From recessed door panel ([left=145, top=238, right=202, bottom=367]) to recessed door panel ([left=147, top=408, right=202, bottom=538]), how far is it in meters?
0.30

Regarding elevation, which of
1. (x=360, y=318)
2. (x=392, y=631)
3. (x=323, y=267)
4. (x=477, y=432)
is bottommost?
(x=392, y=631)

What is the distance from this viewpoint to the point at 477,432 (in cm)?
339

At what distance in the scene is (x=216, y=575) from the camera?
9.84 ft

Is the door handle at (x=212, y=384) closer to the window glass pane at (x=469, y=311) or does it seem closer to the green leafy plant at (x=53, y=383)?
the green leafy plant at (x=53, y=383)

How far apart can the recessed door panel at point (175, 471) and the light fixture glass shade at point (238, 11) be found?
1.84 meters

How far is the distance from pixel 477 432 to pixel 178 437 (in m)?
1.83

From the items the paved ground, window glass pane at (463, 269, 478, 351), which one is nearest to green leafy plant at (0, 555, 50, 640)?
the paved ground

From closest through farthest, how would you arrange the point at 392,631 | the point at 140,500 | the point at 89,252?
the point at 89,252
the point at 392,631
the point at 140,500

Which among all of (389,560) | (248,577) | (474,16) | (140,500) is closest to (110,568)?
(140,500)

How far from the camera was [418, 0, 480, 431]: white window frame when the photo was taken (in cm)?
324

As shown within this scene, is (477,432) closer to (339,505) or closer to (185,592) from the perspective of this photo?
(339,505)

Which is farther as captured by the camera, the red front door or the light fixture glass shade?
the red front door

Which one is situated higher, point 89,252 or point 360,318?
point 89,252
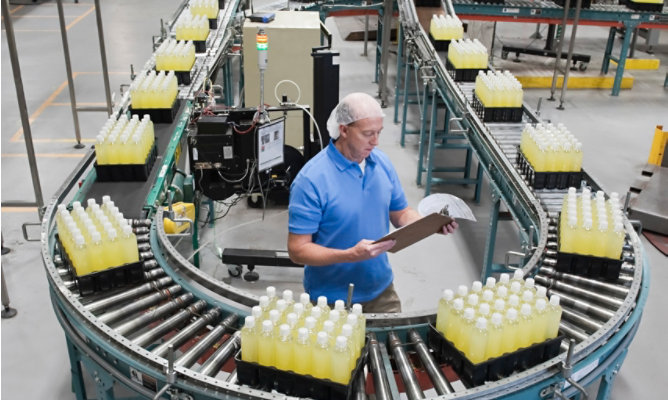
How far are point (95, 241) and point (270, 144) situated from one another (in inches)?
93.5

What the task asks – Copy the items again from the line with "Which one is situated" through the end of the items, including the ones at both ends, but shift every coordinate and distance in the answers by adding -127 to it. Leave the pictures out.

Written answer –
Which one is situated higher, point 89,252 or point 360,318?
point -38,125
How far are point (95, 241) and point (270, 144) situated from one another (in inches)?
-33.5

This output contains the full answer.